Commissioner Stern Aims for Worldwide Basketball Association



Since 1988 the NBA has added 7 teams to the league, they are: Miami Heat, Charlotte Hornets (now New Orleans), Minnesota Timberwolves, Orlando Magic, Toronto Raptors, the Vancouver Grizzlies (now Memphis), and most recently the Charlotte Bobcats. Now Commissioner David Stern aims to put teams all over the world, his objective is to start in Europe and then move into Asia.

It is already a complaint of many longtime NBA fans that there are far too many teams and that the talent is too spread out and watered down. If you talk to someone over 30 years old they'll tell you that the NBA was much more talented before all these new teams were added. It allows players to play when they wouldn't have been able to make it twenty years ago. Why Stern wants to do this is strictly financial, the NBA is losing money and fast. Making the league global would definitely aid the finiancial crisis if not abolish it altogether.

The problem to me is, how are they supposed to complete a season? How are the Los Angeles Lakers supposed to play a game in LA one night, England the next night, and then Chicago the night after that? Just think about how many teams there would be, by my calculations there would probably be about 50 teams. Currently there are 30 teams in the NBA. One would figure that Stern would aim to add 10 in Europe and China respectively. So either teams would play over 100 games in the regular season, or some teams wouldn't play each other. Could you imagine a season with no Celtics VS. Lakers?

In his own words Stern said, "There's some good possibility over the course of many years, that if there's appropriate arena development in Europe, there could be actual NBA franchises in Europe," he said. "That's the way we see the development of basketball in the world....The model in Asia, probably in Latin America, possibly in Africa will lead us -- if there's adequate arena development -- to having NBA-affiliated leagues, with partners in local basketball federations."

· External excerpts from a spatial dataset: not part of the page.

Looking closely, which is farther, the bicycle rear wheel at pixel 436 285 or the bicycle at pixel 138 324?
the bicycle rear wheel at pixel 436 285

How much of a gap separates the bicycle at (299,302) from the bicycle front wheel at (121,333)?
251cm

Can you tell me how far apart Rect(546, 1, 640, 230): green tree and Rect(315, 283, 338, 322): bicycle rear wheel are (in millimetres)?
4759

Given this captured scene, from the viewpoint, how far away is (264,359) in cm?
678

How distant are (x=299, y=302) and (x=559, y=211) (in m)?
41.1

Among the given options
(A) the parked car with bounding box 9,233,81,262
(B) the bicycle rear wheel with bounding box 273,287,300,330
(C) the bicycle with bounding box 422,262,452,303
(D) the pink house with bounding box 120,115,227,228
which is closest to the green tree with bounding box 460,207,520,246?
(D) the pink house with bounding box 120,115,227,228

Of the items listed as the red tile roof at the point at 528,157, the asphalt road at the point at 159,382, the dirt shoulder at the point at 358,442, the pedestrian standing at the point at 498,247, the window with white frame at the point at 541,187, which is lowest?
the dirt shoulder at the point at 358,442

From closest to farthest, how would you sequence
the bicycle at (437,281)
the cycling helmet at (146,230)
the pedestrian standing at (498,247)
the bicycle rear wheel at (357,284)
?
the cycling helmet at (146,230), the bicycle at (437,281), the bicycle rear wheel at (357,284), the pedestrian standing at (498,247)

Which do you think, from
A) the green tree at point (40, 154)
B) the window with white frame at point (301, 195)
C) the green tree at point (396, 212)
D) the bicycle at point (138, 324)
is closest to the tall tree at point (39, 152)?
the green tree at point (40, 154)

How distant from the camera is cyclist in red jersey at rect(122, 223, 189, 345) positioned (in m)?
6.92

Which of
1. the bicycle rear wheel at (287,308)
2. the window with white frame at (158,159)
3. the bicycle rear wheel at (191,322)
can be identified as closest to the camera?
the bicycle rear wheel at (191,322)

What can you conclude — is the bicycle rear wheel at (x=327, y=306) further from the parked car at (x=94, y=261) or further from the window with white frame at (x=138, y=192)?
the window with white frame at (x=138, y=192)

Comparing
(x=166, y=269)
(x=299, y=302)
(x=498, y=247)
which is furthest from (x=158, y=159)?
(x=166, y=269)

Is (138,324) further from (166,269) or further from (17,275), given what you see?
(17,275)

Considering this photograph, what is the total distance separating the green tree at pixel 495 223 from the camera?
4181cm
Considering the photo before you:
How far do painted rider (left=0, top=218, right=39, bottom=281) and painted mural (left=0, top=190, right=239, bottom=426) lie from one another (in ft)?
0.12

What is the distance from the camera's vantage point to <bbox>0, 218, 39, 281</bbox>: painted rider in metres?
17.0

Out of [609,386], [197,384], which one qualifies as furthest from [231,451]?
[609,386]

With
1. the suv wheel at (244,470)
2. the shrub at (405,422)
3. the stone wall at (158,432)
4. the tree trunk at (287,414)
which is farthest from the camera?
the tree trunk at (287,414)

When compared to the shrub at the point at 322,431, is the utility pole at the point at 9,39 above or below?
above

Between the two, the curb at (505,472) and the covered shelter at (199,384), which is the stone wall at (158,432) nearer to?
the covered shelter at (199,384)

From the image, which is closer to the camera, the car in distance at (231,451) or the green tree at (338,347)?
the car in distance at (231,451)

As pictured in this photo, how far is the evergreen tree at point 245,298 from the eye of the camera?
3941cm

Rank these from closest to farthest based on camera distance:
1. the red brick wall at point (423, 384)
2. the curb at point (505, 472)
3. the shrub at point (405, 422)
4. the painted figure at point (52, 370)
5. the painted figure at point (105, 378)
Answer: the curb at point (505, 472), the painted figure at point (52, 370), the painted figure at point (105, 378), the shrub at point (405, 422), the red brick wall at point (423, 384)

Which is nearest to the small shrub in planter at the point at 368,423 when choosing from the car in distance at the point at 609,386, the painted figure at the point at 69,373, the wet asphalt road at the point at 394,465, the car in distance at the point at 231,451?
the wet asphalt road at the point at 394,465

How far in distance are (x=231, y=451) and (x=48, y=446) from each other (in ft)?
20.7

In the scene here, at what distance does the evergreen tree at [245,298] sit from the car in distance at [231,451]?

Clearly Stern is serious about this and that's very bad news for the rest of us. The entire idea has so many flaws in it that I'll be shocked if it goes anywhere. The NBA is compiled of the best players in the world, Stern couldn't possibly claim that there are too many American players since the NBA is twenty percent foreign. There is no way the NBA is going to get the players association to go along with this. They have been complaining for years that they don't get to see their families enough. With this plan they might as well not have a family, they would see their wives and kids so infrequently that the adultery rate in the NBA would skyrocket.

This idea is bad in every way, no educated basketball fan will think this is a good idea.